Collected data entries
------------------------------------------------------------------------

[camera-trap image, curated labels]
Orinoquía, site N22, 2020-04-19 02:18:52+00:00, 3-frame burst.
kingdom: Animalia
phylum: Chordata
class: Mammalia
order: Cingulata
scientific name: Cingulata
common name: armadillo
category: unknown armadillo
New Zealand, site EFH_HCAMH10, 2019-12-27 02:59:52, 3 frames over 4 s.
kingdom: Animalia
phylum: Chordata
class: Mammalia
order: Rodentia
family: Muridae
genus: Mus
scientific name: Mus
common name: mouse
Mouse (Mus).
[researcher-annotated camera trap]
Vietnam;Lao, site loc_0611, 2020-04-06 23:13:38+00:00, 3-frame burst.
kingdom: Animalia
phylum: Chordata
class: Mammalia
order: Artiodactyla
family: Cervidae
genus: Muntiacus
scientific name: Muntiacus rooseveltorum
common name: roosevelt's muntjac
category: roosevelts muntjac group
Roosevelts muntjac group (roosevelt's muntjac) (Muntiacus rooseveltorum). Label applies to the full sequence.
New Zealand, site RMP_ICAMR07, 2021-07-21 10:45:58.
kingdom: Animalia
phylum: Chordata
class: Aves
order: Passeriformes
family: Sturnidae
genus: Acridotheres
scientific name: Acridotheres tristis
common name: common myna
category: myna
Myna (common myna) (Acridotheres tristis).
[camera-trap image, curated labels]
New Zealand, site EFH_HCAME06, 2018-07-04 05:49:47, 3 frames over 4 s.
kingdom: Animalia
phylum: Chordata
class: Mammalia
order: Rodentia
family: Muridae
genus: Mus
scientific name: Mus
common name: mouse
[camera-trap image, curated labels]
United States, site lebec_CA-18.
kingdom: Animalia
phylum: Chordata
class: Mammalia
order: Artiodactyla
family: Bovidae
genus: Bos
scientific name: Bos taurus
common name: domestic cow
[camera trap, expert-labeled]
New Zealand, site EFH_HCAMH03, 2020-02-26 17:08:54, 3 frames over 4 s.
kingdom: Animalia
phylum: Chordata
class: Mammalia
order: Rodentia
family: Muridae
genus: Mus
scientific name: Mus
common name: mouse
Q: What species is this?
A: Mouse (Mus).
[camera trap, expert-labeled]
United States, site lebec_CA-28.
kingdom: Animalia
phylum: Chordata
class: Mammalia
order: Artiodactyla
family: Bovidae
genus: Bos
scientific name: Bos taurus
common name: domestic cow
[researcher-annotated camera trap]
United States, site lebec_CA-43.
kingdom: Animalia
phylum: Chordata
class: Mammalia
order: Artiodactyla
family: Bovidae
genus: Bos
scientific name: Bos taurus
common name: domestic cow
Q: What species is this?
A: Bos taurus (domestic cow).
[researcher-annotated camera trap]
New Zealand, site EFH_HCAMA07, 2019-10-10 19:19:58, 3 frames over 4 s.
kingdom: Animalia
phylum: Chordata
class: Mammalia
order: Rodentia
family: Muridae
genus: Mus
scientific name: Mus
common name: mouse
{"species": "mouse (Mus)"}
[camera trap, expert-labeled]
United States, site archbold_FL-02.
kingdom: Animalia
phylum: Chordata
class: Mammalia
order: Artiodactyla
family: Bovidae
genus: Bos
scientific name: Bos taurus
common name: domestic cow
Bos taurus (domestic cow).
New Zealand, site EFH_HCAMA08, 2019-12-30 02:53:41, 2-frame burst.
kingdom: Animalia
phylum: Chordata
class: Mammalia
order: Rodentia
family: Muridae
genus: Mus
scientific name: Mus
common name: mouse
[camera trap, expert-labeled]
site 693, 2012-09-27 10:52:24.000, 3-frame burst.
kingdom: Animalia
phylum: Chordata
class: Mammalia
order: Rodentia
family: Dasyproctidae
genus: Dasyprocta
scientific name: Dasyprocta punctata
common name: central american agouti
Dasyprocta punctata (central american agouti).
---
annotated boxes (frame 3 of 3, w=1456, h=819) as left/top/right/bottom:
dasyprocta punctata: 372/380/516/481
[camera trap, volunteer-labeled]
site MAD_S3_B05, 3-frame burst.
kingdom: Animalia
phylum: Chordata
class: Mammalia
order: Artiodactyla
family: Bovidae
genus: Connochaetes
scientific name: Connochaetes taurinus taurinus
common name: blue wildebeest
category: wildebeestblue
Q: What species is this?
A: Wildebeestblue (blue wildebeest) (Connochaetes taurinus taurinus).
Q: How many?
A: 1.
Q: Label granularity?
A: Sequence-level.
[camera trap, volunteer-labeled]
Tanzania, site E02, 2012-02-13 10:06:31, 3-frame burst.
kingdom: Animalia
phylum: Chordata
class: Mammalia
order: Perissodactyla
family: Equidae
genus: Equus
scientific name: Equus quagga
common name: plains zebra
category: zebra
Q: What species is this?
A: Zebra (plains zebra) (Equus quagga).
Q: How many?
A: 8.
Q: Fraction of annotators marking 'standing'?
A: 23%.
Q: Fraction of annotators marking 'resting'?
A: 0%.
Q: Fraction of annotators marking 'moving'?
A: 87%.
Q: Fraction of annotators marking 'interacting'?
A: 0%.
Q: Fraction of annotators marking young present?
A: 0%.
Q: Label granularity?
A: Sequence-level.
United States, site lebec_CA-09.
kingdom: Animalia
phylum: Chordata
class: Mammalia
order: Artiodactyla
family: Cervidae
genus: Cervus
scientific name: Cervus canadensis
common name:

------------------------------------------------------------------------

Begin at the first line of the records above and quote every line verbatim through the one that contains "common name: roosevelt's muntjac".

**Response**
[camera-trap image, curated labels]
Orinoquía, site N22, 2020-04-19 02:18:52+00:00, 3-frame burst.
kingdom: Animalia
phylum: Chordata
class: Mammalia
order: Cingulata
scientific name: Cingulata
common name: armadillo
category: unknown armadillo
New Zealand, site EFH_HCAMH10, 2019-12-27 02:59:52, 3 frames over 4 s.
kingdom: Animalia
phylum: Chordata
class: Mammalia
order: Rodentia
family: Muridae
genus: Mus
scientific name: Mus
common name: mouse
Mouse (Mus).
[researcher-annotated camera trap]
Vietnam;Lao, site loc_0611, 2020-04-06 23:13:38+00:00, 3-frame burst.
kingdom: Animalia
phylum: Chordata
class: Mammalia
order: Artiodactyla
family: Cervidae
genus: Muntiacus
scientific name: Muntiacus rooseveltorum
common name: roosevelt's muntjac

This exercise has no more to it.